**The request:** All entries are to be given again verbatim.

(begin)

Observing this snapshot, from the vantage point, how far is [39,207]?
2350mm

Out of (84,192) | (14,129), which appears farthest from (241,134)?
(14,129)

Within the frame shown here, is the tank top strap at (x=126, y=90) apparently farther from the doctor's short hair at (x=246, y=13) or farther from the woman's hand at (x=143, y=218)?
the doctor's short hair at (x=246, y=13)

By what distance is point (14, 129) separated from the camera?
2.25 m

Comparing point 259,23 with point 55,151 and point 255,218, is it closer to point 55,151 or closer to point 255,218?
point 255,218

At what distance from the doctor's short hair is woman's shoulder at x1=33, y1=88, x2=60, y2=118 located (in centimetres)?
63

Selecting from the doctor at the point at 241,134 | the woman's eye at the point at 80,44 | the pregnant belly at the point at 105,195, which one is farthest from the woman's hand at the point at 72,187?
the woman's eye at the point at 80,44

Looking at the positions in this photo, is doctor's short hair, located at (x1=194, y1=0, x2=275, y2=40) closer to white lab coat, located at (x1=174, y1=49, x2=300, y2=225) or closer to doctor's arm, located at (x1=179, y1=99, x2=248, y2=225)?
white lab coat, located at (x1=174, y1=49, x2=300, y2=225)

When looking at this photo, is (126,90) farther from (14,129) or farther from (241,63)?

(end)

**Solution to this task:**
Observing this snapshot, from the vantage point, how far is [39,207]?
2350mm

Out of (84,192) | (14,129), which appears farthest from (241,134)?
(14,129)

Within the frame shown here, is the tank top strap at (x=126, y=90) apparently farther from the doctor's short hair at (x=246, y=13) or farther from the woman's hand at (x=143, y=218)?
the doctor's short hair at (x=246, y=13)

By what distance is point (14, 129) separated from the camera?
2.25 m

Comparing point 259,23 with point 55,151 and point 255,218, is it closer to point 55,151 or closer to point 255,218?
point 255,218

At what distance from the doctor's short hair is woman's shoulder at x1=33, y1=88, x2=60, y2=118 located (in centimetres)?
63

Selecting from the doctor at the point at 241,134 | the woman's eye at the point at 80,44 | the pregnant belly at the point at 105,195, which one is farthest from the woman's hand at the point at 72,187?
the woman's eye at the point at 80,44

Looking at the positions in this photo, is doctor's short hair, located at (x1=194, y1=0, x2=275, y2=40) closer to white lab coat, located at (x1=174, y1=49, x2=300, y2=225) or closer to doctor's arm, located at (x1=179, y1=99, x2=248, y2=225)?
white lab coat, located at (x1=174, y1=49, x2=300, y2=225)

When looking at this photo, is (126,90) farther from (14,129) or farther from (241,63)?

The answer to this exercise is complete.